29 pointsby AlpinDale15 hours ago5 comments
  • adrian_b2 hours ago
    The claim of being 7x faster than rsync is very dubious. I would like to know the test conditions for such a result.

    I use every day rsync over SSH, and even between 7 to 10 years old computers it reaches the maximum link speed over 2.5 Gb/s Ethernet.

    So in order to need something faster than rsync and be able to test it, one must use at least 10 Gb/s Ethernet, where I do not know how good must be your CPU to reach link speed.

    For 7x faster, one would need to use at least 25 Gb/s Ethernet, and this in the worst case for rsync, when it were not faster on higher speed Ethernet than what I see on cheap 2.5 Gb/s Ethernet.

    If on a higher-speed Ethernet the link speed would not be reached due to an ancient CPU that has insufficient speed for AES-GCM or for AES-UMAC, then using multiple connections would not improve the speed. If the speed is not limited by encryption, then changing TCP parameters, like window sizes, would probably have the same effect as using multiple connections, even when using just rsync over ssh.

    If the transfers are done over the Internet, then the speed is throttled by some ISP and it is not determined by your computers. There are some cases when a small number of connections, e.g. 2 or 3 may have a higher aggregate throughput than 1, but in most cases that I have seen the ISPs limit the aggregated throughput for the traffic that goes to 1 IP address, so if you open more connections you get the same throughput as with fewer connections.

    • i_think_soan hour ago
      > I use every day rsync over SSH, and even between 7 to 10 years old computers it reaches the maximum link speed over 2.5 Gb/s Ethernet.

      What are you rsyncing? Is it Maildirs for 5000 users? Or a multi-TB music and movie archive? The former might benefit greatly if the filesystem and its flash backing store is bottlenecking on metadata lookup, not bandwidth. The latter, not so much.

      I too would like to know the test conditions. This is probably one of those tools that is lovely for the right use case, useless for the wrong one.

      • wolttaman hour ago
        Anecdote: I have rsync’d maildirs and I recall managing a ~7x perf improvement by combining rsync with GNU parallel (trivial to fan out on each maildir)
        • i_think_so2 minutes ago
          Awww yeah. +1 for GNU parallel.

          When I think of those obscenely ugly scripting hacks I used to do back in the day....

          "Well, trust me, this way's easier." -- Bill Weasley

  • an hour ago
    undefined
  • an hour ago
    undefined
  • 15 hours ago
    undefined
  • nurettin4 hours ago
    Why not tar.gz and send as a single stream?
    • exceptione4 hours ago
      Because (afaik), the single-threaded ssh program is the bottle-neck.
      • i_think_so2 hours ago
        It used to be possible in openssh to use -c none and skip the overhead of encryption for the transport (while retaining the protection of rsa keys for authentication).

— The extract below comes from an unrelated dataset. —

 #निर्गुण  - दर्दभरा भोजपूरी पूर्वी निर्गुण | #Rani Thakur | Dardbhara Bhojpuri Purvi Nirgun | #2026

Even the deprecated blowfish-cbc was often faster than aes-ni for bulk transfers. I remember cutting off hours of wait time in backup jobs using these options.

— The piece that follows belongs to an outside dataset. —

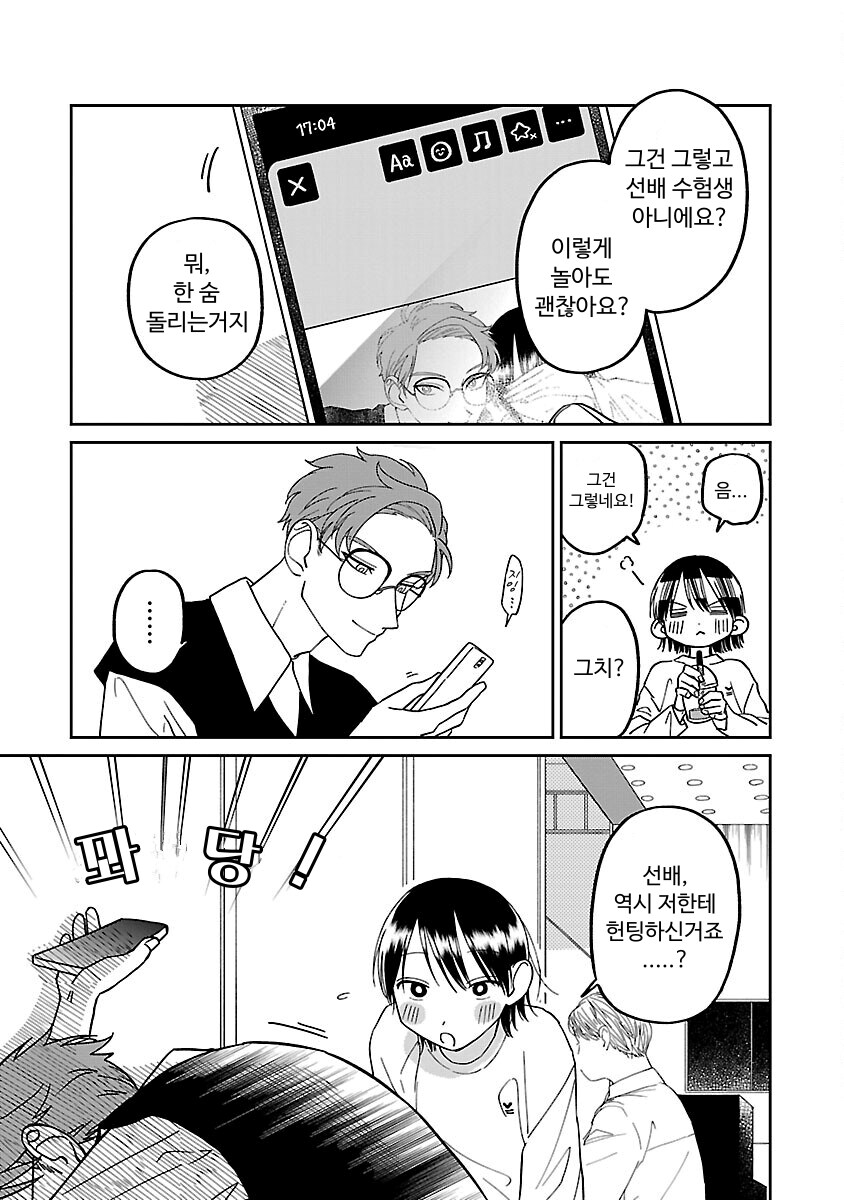 헌팅하는 가벼운 선배_13.png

        Sadly it appears those days are gone now. 3des is still supported, probably for some governmental environments, but it was always a slower algorithm. Unless there are undocumented hacks I think we're stuck with using proper crypto. Oh darn.

      • nurettin2 hours ago
        It is a bottleneck for multiple files, but will it speed up with a single file?This is how we sent files for decades. Archive, transfer, unarchive. So I'm wondering what the point is.
        • i_think_so2 hours ago
          It depends on the size of the file, of course. For copying your 90 line .bashrc, probably not noticeable in the noise. For copying an 800GB database? Um, yeah. :-)

          I see this project's main value in turning loose the power of multiple cores on a filesystem full of manifold directories, backed by flash based storage that only runs optimally at queue depth >1 (which is most of them). On spinning rust this will probably just thrash the heads.

          Hmmm. I wonder how 2 or 3 threads perform with zfs and a reasonable sized ARC?